_WHAT YOU SHOULD DO_:
Recast the part of the rows that opens with the line containing "At what distance has" and runs through the end of the rows as a Markdown table. Use two columns, No. for the line number and Text for the line, and leave out blank lines.

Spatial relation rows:
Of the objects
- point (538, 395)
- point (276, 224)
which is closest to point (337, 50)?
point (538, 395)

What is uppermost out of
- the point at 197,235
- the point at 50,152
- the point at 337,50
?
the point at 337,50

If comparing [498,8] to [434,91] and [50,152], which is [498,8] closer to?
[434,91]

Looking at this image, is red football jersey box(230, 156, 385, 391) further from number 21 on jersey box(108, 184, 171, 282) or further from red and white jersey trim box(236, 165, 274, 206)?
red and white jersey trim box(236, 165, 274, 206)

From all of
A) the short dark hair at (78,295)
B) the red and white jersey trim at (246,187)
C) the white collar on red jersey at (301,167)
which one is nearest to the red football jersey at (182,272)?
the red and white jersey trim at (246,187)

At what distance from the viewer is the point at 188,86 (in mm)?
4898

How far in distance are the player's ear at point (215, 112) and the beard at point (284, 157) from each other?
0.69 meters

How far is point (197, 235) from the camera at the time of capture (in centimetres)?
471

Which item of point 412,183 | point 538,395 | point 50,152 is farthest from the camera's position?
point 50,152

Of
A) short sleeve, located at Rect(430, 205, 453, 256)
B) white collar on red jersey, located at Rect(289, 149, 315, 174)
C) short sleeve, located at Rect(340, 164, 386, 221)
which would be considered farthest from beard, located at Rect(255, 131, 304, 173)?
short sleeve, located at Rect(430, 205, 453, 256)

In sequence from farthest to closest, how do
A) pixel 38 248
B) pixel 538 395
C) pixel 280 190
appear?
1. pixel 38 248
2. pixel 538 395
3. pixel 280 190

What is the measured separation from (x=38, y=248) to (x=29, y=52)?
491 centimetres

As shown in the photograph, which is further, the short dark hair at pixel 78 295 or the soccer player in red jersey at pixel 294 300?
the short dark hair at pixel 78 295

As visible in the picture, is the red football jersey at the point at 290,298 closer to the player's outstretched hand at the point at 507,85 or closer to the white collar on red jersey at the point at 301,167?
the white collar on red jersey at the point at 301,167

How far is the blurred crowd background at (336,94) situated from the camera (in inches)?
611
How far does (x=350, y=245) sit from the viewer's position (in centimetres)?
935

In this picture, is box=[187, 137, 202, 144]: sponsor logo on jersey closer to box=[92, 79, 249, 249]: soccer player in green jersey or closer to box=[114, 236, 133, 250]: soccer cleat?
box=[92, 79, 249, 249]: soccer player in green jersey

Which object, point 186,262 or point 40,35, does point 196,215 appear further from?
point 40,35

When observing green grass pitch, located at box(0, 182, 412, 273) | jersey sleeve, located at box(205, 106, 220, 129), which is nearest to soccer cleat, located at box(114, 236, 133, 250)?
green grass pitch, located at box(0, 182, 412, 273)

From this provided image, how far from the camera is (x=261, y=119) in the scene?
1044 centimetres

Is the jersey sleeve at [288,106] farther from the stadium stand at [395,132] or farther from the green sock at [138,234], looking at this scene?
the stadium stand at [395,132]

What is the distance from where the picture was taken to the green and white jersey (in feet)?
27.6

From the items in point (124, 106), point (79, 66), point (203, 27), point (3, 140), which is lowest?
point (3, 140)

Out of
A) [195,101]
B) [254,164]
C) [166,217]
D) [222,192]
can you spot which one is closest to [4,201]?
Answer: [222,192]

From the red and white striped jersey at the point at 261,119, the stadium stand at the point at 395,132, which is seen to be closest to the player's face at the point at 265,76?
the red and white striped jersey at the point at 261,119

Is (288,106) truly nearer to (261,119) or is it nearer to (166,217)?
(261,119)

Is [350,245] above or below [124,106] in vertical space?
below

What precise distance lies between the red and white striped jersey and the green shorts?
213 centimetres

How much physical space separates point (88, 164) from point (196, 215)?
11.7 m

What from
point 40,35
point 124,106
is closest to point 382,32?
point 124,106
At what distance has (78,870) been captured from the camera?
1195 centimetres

_OUTPUT OF THE EXERCISE_:
| No. | Text |
|---|---|
| 1 | At what distance has (78,870) been captured from the camera? |
| 2 | 1195 centimetres |